▶ [Supplied records]
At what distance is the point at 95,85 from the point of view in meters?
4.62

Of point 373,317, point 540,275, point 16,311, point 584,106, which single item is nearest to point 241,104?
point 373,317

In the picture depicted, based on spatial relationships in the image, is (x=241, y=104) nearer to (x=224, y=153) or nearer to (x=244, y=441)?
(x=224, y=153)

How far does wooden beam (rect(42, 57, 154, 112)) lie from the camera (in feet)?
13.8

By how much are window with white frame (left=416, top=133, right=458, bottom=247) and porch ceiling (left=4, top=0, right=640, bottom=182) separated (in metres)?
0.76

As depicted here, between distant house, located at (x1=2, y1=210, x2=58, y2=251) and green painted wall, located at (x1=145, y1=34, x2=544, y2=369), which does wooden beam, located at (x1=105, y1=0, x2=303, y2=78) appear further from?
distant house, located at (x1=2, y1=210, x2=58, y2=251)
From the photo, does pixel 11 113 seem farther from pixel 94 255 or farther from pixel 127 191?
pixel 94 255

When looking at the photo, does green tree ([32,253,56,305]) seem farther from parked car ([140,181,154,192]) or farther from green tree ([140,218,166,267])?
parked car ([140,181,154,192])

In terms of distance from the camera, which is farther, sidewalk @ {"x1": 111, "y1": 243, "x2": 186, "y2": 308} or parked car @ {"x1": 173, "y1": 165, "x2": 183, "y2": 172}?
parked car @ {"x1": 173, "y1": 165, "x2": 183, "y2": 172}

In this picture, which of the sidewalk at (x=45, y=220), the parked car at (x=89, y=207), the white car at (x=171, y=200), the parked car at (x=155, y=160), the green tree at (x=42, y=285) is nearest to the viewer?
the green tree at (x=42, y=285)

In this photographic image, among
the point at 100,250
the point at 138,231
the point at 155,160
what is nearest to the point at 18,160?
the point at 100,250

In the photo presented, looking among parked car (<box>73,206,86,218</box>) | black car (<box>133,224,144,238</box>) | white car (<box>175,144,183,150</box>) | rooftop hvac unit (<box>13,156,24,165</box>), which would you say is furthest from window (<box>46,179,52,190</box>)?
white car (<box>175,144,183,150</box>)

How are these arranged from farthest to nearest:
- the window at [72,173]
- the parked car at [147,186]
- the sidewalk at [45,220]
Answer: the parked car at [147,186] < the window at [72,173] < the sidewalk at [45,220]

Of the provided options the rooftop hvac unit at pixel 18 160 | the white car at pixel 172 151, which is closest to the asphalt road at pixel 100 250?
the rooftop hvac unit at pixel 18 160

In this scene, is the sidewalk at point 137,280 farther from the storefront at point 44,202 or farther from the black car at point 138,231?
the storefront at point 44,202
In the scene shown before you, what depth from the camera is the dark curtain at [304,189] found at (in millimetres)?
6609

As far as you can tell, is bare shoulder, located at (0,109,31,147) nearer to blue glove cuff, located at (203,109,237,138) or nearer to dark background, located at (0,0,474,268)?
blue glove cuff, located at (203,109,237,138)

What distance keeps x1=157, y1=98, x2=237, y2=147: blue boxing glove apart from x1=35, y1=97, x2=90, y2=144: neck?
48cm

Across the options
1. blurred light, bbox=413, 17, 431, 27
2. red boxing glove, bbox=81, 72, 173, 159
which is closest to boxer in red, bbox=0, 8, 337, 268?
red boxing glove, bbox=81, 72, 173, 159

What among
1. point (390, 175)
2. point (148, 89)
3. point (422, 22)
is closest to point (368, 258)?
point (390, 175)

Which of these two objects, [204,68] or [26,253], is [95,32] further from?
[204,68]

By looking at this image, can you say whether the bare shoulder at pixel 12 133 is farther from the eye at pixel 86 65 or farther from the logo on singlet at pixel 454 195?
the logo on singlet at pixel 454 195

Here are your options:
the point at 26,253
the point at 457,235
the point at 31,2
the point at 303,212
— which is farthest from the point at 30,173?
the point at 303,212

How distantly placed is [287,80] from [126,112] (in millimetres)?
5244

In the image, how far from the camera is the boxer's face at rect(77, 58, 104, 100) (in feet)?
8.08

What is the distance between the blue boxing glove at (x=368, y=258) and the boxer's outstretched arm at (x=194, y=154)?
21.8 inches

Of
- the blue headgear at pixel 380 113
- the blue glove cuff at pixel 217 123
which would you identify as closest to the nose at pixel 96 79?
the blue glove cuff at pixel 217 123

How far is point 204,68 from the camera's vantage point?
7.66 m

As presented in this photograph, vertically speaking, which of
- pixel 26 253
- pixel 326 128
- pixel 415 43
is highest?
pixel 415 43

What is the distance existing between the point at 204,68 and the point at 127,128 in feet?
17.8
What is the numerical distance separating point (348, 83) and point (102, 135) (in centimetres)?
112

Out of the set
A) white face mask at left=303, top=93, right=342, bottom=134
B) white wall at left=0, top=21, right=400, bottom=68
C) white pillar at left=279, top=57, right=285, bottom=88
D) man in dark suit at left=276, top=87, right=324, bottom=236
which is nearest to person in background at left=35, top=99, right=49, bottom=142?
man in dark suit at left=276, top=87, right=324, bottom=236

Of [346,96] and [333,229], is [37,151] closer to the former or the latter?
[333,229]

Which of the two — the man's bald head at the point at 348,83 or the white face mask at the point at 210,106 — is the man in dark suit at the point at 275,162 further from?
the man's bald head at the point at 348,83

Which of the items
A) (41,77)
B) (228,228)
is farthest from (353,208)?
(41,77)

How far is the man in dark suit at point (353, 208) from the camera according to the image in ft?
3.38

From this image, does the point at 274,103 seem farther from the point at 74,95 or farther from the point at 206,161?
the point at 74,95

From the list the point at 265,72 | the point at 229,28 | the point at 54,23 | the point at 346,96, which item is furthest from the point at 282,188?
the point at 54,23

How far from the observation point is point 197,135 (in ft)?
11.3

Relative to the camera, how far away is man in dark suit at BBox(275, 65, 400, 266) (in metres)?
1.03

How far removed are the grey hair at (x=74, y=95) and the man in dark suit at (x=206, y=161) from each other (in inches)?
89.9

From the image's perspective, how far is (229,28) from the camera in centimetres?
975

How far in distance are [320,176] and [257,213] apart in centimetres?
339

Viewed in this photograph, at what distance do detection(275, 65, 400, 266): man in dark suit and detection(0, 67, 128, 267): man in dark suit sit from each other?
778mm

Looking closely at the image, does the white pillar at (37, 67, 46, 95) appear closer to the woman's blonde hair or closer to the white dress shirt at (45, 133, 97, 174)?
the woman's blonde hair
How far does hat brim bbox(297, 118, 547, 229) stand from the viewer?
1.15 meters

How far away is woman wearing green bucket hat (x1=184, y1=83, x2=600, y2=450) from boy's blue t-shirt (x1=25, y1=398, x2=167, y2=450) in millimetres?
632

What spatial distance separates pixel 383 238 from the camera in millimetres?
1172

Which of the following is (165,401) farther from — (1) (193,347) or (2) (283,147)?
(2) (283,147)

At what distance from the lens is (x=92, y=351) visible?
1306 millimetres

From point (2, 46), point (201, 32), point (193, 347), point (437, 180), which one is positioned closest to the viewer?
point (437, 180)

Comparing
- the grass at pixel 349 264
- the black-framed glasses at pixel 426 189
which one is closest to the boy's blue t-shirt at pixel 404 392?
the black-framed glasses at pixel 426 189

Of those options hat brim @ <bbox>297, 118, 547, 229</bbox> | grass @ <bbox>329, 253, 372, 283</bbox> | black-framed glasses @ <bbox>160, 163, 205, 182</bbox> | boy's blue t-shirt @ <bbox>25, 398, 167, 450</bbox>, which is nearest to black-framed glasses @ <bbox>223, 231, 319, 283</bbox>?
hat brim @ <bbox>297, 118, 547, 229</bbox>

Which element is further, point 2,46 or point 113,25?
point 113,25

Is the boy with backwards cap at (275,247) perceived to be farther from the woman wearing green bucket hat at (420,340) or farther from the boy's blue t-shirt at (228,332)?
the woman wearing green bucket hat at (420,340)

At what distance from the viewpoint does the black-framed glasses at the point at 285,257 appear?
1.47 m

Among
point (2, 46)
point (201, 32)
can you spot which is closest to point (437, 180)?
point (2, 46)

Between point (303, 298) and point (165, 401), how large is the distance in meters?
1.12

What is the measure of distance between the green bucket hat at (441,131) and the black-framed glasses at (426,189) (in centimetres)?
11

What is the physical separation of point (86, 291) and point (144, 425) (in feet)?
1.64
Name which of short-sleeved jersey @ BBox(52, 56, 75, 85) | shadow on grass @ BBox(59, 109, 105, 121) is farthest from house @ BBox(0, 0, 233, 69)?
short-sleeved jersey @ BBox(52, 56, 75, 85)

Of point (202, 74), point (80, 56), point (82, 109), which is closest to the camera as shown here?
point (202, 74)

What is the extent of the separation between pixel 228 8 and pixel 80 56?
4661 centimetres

▶ [Written exercise] Reproduce verbatim the stretch of rows above from the line containing "How distantly placed" through the line containing "21.8 inches", including both of those lines.

▶ [Answer below]
How distantly placed is [287,80] from [126,112] (in millimetres)?
5244

In the image, how far from the camera is the boxer's face at rect(77, 58, 104, 100) (in feet)?
8.08

What is the distance between the blue boxing glove at (x=368, y=258) and the boxer's outstretched arm at (x=194, y=154)?
21.8 inches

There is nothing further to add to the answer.